There are at least two issues with the regex:
- It contains whitespace that is used as formatting whitespace, a
re.X or re.VERBOSE options are required for it to work
- There are
^ and $ anchors here that require a full string match. You probably want to use word boundaries, \b instead
- If you add word boundaries, the regular string literal will require doubling backslashes, but if you add a
r prefix and make it a raw string literal, you can just use \b
- If there are other dot-separated number strings that are not IPs and need filtering out, you need
(?<!\d)(?<!\d\.) at the start instead of ^ and (?!\.?\d) at the end instead of $.
You can use
import re
regex = r'''\b(25[0-5]|2[0-4][0-9]|[0-1]?[0-9][0-9]?)\.(
25[0-5]|2[0-4][0-9]|[0-1]?[0-9][0-9]?)\.(
25[0-5]|2[0-4][0-9]|[0-1]?[0-9][0-9]?)\.(
25[0-5]|2[0-4][0-9]|[0-1]?[0-9][0-9]?)\b'''
url_string = "http://110.234.52.124/paypal.ca/index.html"

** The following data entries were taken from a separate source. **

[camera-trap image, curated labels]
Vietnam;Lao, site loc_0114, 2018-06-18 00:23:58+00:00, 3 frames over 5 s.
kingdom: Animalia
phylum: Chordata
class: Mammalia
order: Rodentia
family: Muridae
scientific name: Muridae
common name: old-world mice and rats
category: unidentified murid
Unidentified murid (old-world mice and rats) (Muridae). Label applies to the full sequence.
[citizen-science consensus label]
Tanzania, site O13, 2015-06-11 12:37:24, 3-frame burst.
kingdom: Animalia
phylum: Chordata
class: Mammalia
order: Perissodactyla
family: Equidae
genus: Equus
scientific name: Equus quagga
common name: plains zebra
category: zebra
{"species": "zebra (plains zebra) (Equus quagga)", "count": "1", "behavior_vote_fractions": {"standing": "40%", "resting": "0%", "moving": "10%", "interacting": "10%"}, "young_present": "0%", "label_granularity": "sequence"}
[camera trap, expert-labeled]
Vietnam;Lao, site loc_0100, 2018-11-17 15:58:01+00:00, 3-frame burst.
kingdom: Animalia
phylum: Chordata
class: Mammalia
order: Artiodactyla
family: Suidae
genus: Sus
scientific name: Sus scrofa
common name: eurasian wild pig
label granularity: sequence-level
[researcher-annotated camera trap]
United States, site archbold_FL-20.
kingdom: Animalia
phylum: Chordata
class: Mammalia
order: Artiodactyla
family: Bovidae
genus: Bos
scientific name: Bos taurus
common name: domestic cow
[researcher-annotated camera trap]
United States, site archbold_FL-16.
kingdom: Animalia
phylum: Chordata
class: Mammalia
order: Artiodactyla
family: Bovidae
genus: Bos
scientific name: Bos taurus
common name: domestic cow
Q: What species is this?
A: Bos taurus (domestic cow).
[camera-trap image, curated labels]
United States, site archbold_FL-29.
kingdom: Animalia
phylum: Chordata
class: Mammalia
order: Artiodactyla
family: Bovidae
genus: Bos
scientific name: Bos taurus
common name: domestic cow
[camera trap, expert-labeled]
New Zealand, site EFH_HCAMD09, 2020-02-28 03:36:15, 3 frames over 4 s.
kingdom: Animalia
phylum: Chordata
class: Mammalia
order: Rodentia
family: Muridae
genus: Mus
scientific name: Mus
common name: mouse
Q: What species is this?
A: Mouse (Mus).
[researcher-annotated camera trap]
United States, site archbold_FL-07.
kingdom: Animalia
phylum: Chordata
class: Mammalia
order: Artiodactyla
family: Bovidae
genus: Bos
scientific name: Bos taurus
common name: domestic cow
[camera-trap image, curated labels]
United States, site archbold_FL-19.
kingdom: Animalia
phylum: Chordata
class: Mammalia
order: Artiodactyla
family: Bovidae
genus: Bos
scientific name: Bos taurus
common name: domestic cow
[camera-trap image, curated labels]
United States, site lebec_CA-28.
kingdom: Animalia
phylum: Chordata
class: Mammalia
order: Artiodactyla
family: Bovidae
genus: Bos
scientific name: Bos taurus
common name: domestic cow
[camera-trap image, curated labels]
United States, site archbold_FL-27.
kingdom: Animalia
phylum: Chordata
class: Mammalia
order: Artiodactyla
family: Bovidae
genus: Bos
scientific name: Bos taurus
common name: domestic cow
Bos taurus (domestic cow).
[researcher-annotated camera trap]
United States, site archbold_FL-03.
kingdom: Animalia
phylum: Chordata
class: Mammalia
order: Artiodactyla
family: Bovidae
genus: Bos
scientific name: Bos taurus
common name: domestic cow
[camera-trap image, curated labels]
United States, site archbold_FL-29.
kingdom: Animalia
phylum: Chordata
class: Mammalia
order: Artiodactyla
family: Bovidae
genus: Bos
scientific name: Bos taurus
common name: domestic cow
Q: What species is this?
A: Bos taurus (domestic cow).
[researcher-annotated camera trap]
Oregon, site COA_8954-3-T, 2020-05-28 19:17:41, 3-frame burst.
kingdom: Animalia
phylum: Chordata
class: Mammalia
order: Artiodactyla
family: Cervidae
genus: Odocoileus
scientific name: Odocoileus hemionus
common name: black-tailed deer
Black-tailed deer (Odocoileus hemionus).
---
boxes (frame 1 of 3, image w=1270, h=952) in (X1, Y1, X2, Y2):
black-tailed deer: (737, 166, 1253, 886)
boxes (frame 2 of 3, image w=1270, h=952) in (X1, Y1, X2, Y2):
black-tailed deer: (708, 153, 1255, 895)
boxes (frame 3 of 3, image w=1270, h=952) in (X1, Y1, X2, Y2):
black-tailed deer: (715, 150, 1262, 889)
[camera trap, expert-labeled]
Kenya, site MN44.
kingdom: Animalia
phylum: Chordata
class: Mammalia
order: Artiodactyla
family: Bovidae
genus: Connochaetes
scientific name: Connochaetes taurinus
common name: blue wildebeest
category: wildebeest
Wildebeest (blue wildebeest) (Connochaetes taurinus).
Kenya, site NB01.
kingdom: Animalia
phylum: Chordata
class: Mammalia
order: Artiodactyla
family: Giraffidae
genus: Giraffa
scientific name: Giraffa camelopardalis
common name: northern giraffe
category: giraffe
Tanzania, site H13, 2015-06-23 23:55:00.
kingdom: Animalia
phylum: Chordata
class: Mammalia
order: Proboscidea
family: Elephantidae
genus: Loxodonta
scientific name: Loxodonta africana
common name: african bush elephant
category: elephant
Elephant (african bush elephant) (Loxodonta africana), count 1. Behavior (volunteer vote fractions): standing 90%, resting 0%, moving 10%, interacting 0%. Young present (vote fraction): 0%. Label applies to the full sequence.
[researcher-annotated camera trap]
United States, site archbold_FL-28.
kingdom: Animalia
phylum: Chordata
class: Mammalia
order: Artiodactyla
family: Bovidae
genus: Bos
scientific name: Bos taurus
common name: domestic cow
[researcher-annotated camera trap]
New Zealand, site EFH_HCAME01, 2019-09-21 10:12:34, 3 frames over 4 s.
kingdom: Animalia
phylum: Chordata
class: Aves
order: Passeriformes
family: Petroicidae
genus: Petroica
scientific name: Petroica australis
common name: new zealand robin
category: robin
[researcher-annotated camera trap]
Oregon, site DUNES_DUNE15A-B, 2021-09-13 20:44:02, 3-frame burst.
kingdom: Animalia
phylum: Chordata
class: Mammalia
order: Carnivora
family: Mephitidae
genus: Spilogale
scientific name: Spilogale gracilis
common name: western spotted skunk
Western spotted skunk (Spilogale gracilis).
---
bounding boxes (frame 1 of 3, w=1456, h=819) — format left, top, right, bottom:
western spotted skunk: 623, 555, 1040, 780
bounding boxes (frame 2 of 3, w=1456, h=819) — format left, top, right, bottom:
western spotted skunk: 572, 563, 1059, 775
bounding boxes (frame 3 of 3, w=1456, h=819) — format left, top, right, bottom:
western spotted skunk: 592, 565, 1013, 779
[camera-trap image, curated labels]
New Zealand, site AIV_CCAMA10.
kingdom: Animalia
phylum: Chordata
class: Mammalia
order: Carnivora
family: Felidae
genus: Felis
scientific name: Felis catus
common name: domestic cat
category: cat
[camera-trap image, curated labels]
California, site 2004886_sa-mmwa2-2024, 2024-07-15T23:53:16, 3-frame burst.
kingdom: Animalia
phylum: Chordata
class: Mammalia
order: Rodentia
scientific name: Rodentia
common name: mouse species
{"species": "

print( bool(re.search(regex, url_string, re.X)) )
# => True
See the Python demo
However, you may define an octet pattern as a variable, and build a pattern dynamically removing the need to use re.X and that long pattern:
import re
o = r'(?:25[0-5]|2[0-4][0-9]|[0-1]?[0-9][0-9]?)'
regex = fr'\b{o}(?:\.{o}){{3}}\b'
# OR regex = fr'(?<!\d)(?<!\d\.){o}(?:\.{o}){{3}}(?!\.?\d)'
url_string = "http://110.234.52.124/paypal.ca/index.html"
print( bool(re.search(regex, url_string, re.X)) )
# => True
See the Python demo. Note the double braces around the {{3}} (in an f-string, literal braces are defined with double braces).